Berbeda dengan kesalihan ritual yang erat kaitannya dengan hubungan makhluk dan Penciptanya, kesalihan sosial ditandai oleh seberapa besar seseorang memiliki kepekaan sosial dan berbuat kebaikan untuk orang-orang di sekitarnya. Sehingga orang merasa nyaman, damai, dan tentram berinteraksi dan bekerjasama dan bergaul dengannya.
Saling terkait dengan latar belakang pendidikan yang dibahas
pada tulisan sebelumnya:
Masyarakat membentuk budaya -> Budaya melahirkan penddikan ->Pendidikan melahirkan budaya baru.

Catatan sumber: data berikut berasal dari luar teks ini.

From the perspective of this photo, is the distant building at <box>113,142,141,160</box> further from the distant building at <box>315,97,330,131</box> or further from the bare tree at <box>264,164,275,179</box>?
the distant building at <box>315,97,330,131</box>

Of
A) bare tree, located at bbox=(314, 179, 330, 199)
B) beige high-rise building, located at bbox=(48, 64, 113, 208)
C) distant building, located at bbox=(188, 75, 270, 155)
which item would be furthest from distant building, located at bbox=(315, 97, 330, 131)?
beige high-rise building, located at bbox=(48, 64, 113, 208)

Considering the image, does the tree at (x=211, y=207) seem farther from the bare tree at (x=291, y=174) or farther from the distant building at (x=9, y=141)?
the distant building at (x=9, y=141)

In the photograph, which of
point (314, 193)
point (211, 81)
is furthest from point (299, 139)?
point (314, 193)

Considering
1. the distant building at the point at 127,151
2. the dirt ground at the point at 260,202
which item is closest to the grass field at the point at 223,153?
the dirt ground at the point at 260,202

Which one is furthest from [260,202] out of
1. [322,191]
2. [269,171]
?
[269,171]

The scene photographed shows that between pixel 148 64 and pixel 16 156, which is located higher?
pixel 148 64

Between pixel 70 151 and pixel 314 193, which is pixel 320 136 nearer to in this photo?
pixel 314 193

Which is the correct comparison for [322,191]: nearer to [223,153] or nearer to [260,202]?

Semestinya, pendidikan melahirkan budaya baru untuk
perubahan masyarakat, dan kesalihan sosial adalah adalah produk budaya yang
mestinya lahir dari pendidikan.
Singkatnya:
Kita belajar – kita mengerti – kita menerapkan – kita berubah dan menularkan perubahan-perubahan baik pada lingkungan.

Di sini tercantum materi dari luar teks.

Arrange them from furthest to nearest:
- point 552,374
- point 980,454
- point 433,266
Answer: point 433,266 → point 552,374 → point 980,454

Kesalahan, ketimpangan, kekacauan, kerusakan, dsbg yang ada
pada masyarakat ketika belum datang pencerahan pendidikan, akan berganti
menemukan penyelesainnya. Ilmu-ilmu praktis, pemahaman-pemahaman baru,
paradigm-paradigma baru, pola pikir baru, teknologi-teknologi solutif menjadi
jalan keluar dari permasalahan-permasalahan sosial.Tanpa kesalihan sosial, esensi tujuan pendidikan tersebut
tidak mungkin tercapai. Justru sebaliknya, jika output pendidikan bukanlah kesalihan
sosial, maka budaya baru yang lahir adalah budaya yang memperburuk, bukan
memperbaiki.
Mari bandingkan 2 output pendidikan yang berbeda, yang pertama adalah kesalahan sosial, yang kedua adalah kesalihan sosial.
Pendidikan yang melahirkan kesalahan sosial:
Seorang dokter yang cerdas, lulusan terbaik. Ketika keluar
dari dunia kampus, ia membuat penelitian dengan penerapan ilmu-ilmu kedokterannya.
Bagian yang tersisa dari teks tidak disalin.